Wednesday, January 30, 2013

Oradour Re-Opened


On 10 June, 1944, troops of the 2nd SS Panzer Division, Das Reich, descended on the tiny French village of Oradour sur Glane.   Women and children were herded into the church where they died under a barrage of hand grenades  before the soldiers set it on fire.   The men were forced into a barn where they were shot in the legs, doused with fuel and set alight.   The Nazi troops then proceeded to turn the rest of the town to ruins.


Oradour still stands today much as the SS stormtroopers left it.  De Gaulle ordered that the ruins be left, intact.

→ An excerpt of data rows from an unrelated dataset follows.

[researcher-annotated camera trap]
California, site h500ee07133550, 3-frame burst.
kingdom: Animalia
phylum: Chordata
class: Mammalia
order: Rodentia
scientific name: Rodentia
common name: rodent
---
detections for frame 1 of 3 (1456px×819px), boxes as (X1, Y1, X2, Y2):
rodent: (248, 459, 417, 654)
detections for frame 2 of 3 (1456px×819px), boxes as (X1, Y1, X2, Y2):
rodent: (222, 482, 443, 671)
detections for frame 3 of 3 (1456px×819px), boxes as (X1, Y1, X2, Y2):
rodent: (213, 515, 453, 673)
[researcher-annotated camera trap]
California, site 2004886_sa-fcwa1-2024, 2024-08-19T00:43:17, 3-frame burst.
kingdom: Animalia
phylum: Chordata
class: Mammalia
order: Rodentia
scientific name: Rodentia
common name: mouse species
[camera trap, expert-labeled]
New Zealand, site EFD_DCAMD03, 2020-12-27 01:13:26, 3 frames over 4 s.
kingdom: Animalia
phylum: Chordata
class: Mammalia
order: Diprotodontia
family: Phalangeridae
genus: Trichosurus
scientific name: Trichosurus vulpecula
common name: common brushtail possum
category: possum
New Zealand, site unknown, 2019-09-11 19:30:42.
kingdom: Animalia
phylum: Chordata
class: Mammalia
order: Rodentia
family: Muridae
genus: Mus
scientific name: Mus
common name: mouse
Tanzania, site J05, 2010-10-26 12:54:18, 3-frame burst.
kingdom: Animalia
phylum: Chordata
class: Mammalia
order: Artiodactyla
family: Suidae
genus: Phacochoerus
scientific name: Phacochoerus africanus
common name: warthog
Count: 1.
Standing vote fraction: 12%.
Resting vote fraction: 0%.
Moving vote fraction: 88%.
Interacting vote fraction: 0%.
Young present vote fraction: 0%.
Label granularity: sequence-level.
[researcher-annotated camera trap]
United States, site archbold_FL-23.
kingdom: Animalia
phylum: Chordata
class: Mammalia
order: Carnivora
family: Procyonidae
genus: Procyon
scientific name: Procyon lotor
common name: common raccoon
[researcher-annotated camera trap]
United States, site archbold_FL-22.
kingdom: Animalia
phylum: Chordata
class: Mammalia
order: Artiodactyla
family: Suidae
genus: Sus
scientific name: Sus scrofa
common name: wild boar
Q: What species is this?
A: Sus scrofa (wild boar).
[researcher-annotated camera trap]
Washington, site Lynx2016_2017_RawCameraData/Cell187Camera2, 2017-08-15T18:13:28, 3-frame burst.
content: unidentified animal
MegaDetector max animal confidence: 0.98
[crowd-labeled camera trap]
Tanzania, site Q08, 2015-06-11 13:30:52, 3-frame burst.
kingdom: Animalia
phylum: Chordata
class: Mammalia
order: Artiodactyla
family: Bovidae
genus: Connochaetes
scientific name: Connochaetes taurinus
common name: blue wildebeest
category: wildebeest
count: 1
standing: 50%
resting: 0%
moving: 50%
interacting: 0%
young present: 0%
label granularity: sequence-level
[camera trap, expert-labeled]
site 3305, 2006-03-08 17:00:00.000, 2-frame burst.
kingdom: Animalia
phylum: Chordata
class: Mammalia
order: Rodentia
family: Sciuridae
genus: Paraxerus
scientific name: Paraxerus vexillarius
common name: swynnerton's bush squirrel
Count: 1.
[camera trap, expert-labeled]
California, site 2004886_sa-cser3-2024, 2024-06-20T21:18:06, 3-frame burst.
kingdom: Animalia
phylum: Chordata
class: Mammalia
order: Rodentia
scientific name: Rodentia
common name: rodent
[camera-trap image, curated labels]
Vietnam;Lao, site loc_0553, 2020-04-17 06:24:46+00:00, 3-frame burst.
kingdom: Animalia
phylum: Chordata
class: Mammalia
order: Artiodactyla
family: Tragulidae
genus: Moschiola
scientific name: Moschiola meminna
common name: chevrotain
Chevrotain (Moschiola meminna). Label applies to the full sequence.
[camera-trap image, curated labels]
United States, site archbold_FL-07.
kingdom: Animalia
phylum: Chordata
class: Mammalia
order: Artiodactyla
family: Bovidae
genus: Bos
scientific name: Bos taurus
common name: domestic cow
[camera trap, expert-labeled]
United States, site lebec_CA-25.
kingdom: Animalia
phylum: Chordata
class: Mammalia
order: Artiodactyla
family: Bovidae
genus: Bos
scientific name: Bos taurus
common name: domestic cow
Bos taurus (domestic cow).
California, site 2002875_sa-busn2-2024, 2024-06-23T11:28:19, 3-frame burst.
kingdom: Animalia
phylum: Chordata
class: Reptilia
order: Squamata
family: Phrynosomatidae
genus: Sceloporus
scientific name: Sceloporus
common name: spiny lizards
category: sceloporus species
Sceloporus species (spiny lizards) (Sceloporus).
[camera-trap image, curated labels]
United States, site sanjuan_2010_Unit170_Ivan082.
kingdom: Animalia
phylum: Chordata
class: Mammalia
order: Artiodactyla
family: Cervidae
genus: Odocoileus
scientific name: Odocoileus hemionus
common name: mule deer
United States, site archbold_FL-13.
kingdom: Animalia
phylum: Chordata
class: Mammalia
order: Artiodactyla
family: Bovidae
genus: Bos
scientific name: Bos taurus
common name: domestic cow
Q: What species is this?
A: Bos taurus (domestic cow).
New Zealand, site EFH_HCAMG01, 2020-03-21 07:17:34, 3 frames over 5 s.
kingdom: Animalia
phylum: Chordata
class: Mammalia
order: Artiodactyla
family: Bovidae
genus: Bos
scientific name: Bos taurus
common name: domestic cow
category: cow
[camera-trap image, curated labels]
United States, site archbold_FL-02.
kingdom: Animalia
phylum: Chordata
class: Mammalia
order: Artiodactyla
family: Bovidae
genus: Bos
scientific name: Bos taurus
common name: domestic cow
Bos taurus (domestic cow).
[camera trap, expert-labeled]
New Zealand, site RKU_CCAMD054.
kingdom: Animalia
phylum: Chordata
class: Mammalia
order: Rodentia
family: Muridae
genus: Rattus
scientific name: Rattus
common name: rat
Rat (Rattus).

In the 1950's, sixty German soldiers were tried for the massacre, 20 convicted, but all were later released.   East Germany refused to hand over former SS troops it held.   Stasi records show about 6 of them who are still alive and the German state now wants an inquiry to see if they should be prosecuted.

642 French villagers were murdered in the massacre.

2 comments:

karen said...

I'm reading a beautiful book by Jacob Bronowski called "Science and Human Values." He begins with a description of his first sight of Nagasaki in 1945, after the bomb fell on the city. He talks about who is at fault and how scientists and mathematicians disclaim their complicity in this and other devastation. I don't have the book with me, so I can't give you the exact quote, but he finishes the chapter by reporting that he suggested that Nagasaki be left as it was, so that we could understand just the magnitude of our capacity. This suggestion seemed to be received with some horror, because it would disturb the statesmen.

Some days I don't know if I'm more angry or grief-stricken.

The Mound of Sound said...

As far as I know, Karen, there are still some ruins in Nagasaki and Hiroshima. In Nagasaki, oddly enough, there is a partial tower from its former Catholic cathedral. And I think Hiroshima still has the ruins of what I recall as its observatory. Pretty much everything else was rebuilt.

Oradour, being a small village, was easier to preserve as a war memorial.

I do share your feelings about this. As a young child with a badly wounded WWII dad, I wondered how the Germans could have been so monstrous and that led me to wonder whether we might be capable of the same sort of brutality. I think what the Germans did lurks in all societies if certain genies are ever let out of their bottles.